Reproduce the passage below on dimpled loudspeaker ports, from "It was found" to "incoherent and unobtrusive.".
--- Start of Given passage ---
Small, smooth dimples are thus used where
velocities are highest and larger, more abrupt
dimples are used where velocities are lower.
This greatly refines the exit flow regime and also
ensures that a minimum of turbulence is carried
back down the tube when the flow is reversed.
It was found unnecessary to make the dimples
totally random over the whole flare, but as long
as they are locally irregular, perceptible wind
noise is incoherent and unobtrusive.
In the case of the 800D, the port is down firing,
so more wind noise is acceptable and the
dimples are optimised for maximum high level
flow. In use, the dimpled ports delay the
nuisance chuffing noise to significantly higher
levels. However, and perhaps of even greater
importance, when large-scale separation does
occur the resulting turbulence is far more
incoherent and thus less apparent. A reduction
of 6dB in certain regions of the noise spectrum
was measured, particularly around the problem
organ pipe frequencies. Port compression is
also decreased and the tuning frequency is
more stable at higher levels.
--- End of Given passage ---
--- Start of Data excerpts ---
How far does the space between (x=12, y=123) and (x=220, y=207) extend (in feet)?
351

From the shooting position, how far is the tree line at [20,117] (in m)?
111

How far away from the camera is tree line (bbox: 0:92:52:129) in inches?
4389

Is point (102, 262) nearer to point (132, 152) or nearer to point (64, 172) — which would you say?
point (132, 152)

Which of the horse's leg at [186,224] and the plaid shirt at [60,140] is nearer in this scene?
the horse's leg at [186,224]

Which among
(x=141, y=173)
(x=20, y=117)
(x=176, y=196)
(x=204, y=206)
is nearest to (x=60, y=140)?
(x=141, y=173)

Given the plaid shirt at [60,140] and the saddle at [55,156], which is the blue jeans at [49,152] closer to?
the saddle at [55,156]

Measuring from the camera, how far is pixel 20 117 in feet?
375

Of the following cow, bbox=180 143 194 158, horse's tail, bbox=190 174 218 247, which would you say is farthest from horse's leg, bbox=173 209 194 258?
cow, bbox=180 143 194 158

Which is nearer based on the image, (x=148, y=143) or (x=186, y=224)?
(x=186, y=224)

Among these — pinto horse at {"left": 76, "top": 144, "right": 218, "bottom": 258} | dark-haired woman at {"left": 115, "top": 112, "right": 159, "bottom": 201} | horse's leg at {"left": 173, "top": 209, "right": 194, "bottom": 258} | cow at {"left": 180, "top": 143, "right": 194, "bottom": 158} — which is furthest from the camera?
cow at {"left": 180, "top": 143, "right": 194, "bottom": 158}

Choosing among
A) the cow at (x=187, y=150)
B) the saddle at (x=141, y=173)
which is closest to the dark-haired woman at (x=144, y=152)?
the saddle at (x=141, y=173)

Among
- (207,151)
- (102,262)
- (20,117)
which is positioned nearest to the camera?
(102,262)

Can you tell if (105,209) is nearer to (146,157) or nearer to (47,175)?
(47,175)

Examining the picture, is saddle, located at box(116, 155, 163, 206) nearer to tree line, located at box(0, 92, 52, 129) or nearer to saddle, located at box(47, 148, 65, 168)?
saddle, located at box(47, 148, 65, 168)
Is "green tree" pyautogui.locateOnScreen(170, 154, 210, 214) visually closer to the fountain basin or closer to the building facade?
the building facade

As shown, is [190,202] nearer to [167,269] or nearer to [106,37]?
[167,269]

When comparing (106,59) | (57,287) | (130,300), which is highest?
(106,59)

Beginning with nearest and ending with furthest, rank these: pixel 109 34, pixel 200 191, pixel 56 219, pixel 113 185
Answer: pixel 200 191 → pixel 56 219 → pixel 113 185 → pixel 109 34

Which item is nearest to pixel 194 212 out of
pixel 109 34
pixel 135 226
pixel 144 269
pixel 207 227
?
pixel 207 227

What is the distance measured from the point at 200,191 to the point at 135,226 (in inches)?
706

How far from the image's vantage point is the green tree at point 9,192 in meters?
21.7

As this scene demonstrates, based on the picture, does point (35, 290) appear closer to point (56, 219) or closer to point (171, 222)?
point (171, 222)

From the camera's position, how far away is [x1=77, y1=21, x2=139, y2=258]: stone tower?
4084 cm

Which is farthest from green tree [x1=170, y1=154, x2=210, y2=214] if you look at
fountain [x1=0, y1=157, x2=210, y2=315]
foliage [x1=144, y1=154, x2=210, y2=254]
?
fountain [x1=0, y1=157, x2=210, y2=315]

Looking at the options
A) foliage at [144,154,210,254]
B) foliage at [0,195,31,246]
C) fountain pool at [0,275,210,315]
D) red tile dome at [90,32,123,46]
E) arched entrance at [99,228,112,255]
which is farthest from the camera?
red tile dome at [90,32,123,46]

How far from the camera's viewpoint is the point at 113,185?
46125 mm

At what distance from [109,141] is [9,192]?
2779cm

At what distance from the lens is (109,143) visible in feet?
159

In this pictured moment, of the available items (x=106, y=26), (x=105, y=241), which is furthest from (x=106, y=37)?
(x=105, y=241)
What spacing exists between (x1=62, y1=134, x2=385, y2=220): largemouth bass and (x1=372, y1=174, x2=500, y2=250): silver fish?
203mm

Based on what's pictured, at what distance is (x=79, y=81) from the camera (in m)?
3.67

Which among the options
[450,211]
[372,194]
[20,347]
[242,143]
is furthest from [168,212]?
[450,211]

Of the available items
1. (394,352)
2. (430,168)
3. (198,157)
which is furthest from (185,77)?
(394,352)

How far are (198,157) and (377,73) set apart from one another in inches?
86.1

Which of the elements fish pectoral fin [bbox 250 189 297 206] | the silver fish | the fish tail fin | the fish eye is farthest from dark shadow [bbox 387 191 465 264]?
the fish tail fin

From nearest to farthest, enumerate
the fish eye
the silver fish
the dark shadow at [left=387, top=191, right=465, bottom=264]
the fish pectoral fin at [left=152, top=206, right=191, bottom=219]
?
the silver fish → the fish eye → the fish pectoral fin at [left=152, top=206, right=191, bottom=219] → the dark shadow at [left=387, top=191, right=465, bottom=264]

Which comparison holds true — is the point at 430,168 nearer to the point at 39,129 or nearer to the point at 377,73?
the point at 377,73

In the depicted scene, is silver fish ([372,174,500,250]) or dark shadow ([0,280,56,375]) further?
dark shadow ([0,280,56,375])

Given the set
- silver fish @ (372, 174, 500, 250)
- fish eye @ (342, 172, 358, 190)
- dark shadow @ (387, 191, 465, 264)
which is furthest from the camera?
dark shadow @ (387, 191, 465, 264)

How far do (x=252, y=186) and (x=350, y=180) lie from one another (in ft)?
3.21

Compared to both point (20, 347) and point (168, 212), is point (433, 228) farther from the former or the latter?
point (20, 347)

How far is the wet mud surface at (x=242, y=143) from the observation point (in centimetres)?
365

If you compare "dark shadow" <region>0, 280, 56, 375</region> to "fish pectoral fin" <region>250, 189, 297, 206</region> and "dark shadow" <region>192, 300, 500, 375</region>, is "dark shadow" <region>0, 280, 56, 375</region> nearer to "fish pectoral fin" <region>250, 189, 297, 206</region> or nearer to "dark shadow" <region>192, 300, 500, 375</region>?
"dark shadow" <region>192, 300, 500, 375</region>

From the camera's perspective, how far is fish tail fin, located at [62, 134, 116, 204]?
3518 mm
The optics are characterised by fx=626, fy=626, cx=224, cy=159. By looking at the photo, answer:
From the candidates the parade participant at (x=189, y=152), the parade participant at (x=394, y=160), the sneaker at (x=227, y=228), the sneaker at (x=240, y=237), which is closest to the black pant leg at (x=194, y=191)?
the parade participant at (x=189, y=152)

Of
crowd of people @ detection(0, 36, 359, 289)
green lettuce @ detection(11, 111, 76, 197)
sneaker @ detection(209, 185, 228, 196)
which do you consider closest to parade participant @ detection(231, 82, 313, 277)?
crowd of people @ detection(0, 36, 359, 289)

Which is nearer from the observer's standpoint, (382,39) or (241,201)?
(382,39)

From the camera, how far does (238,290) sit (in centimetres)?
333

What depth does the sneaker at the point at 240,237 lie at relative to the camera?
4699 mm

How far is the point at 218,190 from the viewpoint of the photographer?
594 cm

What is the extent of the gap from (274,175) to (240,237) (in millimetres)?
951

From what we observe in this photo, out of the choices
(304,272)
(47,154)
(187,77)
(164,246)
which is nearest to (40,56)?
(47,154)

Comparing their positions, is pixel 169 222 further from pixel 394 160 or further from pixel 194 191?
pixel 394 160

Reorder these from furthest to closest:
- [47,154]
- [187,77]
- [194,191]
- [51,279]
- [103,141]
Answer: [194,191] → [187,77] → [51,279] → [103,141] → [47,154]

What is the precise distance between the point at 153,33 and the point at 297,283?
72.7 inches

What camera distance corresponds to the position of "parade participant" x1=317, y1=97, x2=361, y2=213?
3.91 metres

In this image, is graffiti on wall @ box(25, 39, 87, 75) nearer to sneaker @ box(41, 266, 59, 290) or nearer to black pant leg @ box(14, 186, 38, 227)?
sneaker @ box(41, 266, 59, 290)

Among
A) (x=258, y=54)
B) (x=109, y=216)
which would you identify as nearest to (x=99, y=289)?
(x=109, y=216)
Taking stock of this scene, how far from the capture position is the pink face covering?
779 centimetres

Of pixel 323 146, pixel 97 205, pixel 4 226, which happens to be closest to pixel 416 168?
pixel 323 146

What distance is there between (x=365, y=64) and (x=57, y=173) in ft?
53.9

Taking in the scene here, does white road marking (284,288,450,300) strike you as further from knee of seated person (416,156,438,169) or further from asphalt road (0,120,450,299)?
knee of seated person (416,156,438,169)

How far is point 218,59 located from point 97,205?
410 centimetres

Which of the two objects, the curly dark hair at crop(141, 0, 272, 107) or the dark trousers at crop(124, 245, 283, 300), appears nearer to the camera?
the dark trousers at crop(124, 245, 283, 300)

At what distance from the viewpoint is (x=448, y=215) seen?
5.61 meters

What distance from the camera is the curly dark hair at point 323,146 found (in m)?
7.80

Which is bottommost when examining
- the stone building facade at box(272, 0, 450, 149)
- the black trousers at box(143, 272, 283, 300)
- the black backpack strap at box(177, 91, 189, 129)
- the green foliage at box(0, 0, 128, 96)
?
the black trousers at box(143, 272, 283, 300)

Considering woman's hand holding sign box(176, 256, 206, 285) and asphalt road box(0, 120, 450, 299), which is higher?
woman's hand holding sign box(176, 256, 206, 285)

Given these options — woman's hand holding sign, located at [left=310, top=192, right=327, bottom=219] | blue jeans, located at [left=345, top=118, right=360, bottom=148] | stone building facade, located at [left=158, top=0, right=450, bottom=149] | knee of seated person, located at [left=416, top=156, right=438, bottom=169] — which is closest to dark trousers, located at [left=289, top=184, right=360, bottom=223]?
--- End of Data excerpts ---
- Solution -
It was found unnecessary to make the dimples
totally random over the whole flare, but as long
as they are locally irregular, perceptible wind
noise is incoherent and unobtrusive.